A Few Points About The New CREDO Charter School Analysis

A new report from CREDO on charter schools’ test-based performance received a great deal of attention, and rightfully so - it includes 27 states, which together serve 95 percent of the nation's charter students.

The analysis as a whole, like its predecessor, is a great contribution. Its sheer scope, as well as a few specific parts (examination of trends), are new and important. And most of the findings serve to reaffirm the core conclusions of the existing research on charters' estimated test-based effects. Such an interpretation may not be particularly satisfying to charter supporters and opponents looking for new ammunition, but the fact that this national analysis will not settle anything in the contentious debate about charter schools once again suggests the need to start asking a different set of questions.

Along these lines, as well as others, there are a few points worth discussing quickly.

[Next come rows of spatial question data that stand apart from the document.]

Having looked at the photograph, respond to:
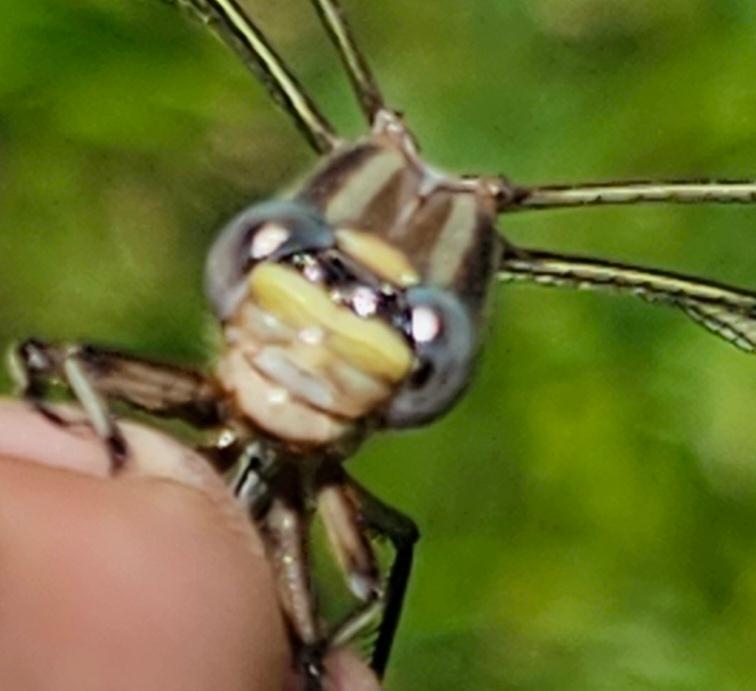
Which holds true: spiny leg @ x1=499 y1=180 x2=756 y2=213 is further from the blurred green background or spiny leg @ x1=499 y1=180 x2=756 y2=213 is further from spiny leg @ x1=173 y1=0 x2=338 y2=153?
the blurred green background

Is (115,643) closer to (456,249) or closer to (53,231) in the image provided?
(456,249)

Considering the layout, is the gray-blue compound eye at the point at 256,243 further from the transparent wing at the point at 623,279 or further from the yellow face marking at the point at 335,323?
the transparent wing at the point at 623,279

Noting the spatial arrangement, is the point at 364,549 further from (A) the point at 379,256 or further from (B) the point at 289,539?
(A) the point at 379,256

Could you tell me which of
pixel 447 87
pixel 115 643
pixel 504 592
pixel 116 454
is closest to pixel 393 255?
pixel 116 454

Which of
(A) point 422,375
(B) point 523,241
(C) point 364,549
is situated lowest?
(B) point 523,241

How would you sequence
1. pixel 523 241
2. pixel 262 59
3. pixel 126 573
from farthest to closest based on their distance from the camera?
pixel 523 241 → pixel 262 59 → pixel 126 573

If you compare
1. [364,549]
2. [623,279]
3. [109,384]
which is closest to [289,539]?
[364,549]
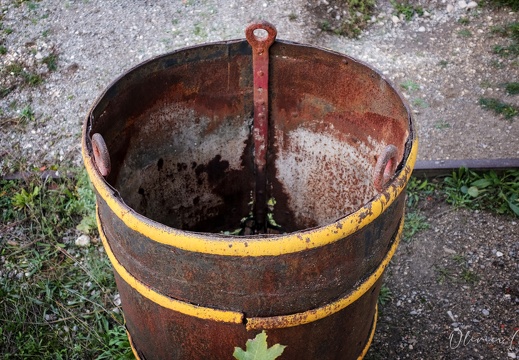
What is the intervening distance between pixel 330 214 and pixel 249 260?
1408mm

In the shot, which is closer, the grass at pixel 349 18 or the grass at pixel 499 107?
the grass at pixel 499 107

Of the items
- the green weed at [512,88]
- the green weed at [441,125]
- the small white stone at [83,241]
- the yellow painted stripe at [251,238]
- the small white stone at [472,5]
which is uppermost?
the yellow painted stripe at [251,238]

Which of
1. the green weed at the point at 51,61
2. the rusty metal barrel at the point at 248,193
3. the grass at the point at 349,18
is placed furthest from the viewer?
the grass at the point at 349,18

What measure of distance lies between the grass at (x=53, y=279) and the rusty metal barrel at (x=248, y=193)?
0.62 metres

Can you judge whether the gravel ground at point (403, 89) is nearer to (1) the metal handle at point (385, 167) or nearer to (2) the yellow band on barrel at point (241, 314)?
(2) the yellow band on barrel at point (241, 314)

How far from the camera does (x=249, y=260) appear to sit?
5.49 feet

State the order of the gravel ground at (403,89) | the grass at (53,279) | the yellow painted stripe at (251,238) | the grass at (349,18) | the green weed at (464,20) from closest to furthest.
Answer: the yellow painted stripe at (251,238) < the grass at (53,279) < the gravel ground at (403,89) < the grass at (349,18) < the green weed at (464,20)

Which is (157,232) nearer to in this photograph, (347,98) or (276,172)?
(347,98)

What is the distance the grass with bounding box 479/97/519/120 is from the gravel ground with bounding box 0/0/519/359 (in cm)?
5

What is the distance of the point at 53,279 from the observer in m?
3.23

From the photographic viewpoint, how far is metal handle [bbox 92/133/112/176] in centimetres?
185

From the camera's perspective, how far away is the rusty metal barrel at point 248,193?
1735 mm

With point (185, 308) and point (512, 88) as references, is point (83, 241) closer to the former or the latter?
point (185, 308)

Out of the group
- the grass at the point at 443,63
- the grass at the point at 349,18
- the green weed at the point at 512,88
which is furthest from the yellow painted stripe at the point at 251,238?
the grass at the point at 349,18
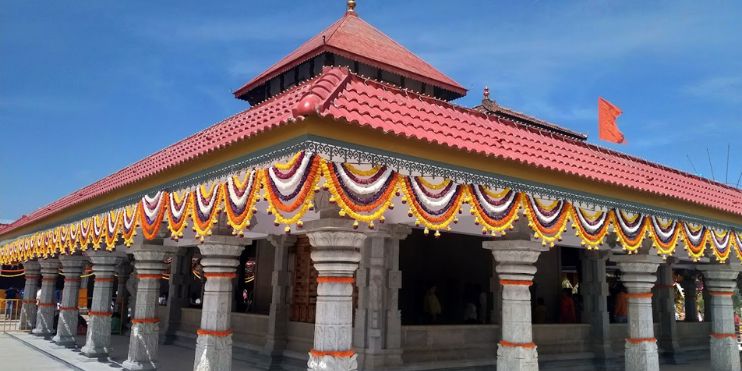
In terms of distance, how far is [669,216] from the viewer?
35.5 ft

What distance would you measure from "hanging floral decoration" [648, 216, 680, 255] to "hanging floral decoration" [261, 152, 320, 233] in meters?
6.94

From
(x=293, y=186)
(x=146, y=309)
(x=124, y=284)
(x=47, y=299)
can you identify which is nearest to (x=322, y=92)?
(x=293, y=186)

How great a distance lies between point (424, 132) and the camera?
708 centimetres

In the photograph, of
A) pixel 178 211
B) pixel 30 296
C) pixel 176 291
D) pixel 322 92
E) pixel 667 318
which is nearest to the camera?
pixel 322 92

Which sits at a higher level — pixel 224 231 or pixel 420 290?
pixel 224 231

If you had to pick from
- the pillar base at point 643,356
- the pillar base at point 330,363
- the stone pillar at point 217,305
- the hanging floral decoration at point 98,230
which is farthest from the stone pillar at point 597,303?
the hanging floral decoration at point 98,230

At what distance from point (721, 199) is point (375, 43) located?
990 cm

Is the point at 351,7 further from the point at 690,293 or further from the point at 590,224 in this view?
the point at 690,293

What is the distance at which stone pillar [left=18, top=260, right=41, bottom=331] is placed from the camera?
20906 mm

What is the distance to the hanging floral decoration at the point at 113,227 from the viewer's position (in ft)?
37.0

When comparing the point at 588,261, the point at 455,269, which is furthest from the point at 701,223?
the point at 455,269

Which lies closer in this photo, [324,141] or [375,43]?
[324,141]

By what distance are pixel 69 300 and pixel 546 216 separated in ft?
44.6

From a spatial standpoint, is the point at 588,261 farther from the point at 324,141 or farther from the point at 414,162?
the point at 324,141
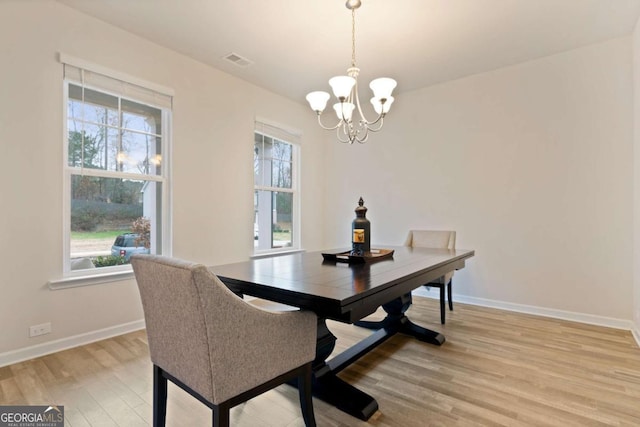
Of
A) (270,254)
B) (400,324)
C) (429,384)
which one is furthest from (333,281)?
(270,254)

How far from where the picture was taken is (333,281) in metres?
1.53

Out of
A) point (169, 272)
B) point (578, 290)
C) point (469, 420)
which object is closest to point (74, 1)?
point (169, 272)

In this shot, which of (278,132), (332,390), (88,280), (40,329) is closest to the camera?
(332,390)

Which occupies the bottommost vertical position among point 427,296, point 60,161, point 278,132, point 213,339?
point 427,296

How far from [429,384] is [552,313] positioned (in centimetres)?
217

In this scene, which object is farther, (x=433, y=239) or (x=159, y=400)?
(x=433, y=239)

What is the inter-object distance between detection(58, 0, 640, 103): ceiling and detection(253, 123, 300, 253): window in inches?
38.0

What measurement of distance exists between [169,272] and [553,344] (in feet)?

The overall finding is that charter schools vary widely in test-based performance, and on the whole are not meaningfully better or worse. First, very briefly, the overall difference between charters and district schools in the full 27-state sample is extremely small– about 0.01 standard deviations (and not statistically significant in math). In other words, in this analysis, which includes a huge share of the nation’s charters, the impact of these schools relative to their comparable traditional public counterparts is negligible.*

There are two caveats here. First, as discussed below, the estimated impact overall masks considerable variation within and between states. Second, when interpreting the effect sizes, remember that education is cumulative - single-year gains can add up.*

The relative impact of charters included in the 2009 study is better using the more recent data, but that's mostly a function of a decrease in comparison schools' impacts (and the discrepancy is arguably modest). One of the sub-analyses in this report is a look at the trend in charter performance - i.e., comparing the results before 2007-2008 with those between 2008 and 2010-11 - for the schools in the 16 states that were included in the 2009 report (at least those that remained open).**

The big finding here is that the relative impact of schools included in CREDO’s 2009 sample improved over time. This is basically true, but the key word is "relative." The primary reason why charters "improved" is that the estimated effect of regular public schools was lower in the later time period compared with the earlier. In other words, put simply, continuing charters' performance was actually quite stable, but it "looks better" because the performance of the schools to which charters are compared is slightly lower. This of course does not mean the trend is unimportant or can be dismissed - charter schools should be assessed primarily versus their regular public alternatives - but the underlying dynamics are also relevant.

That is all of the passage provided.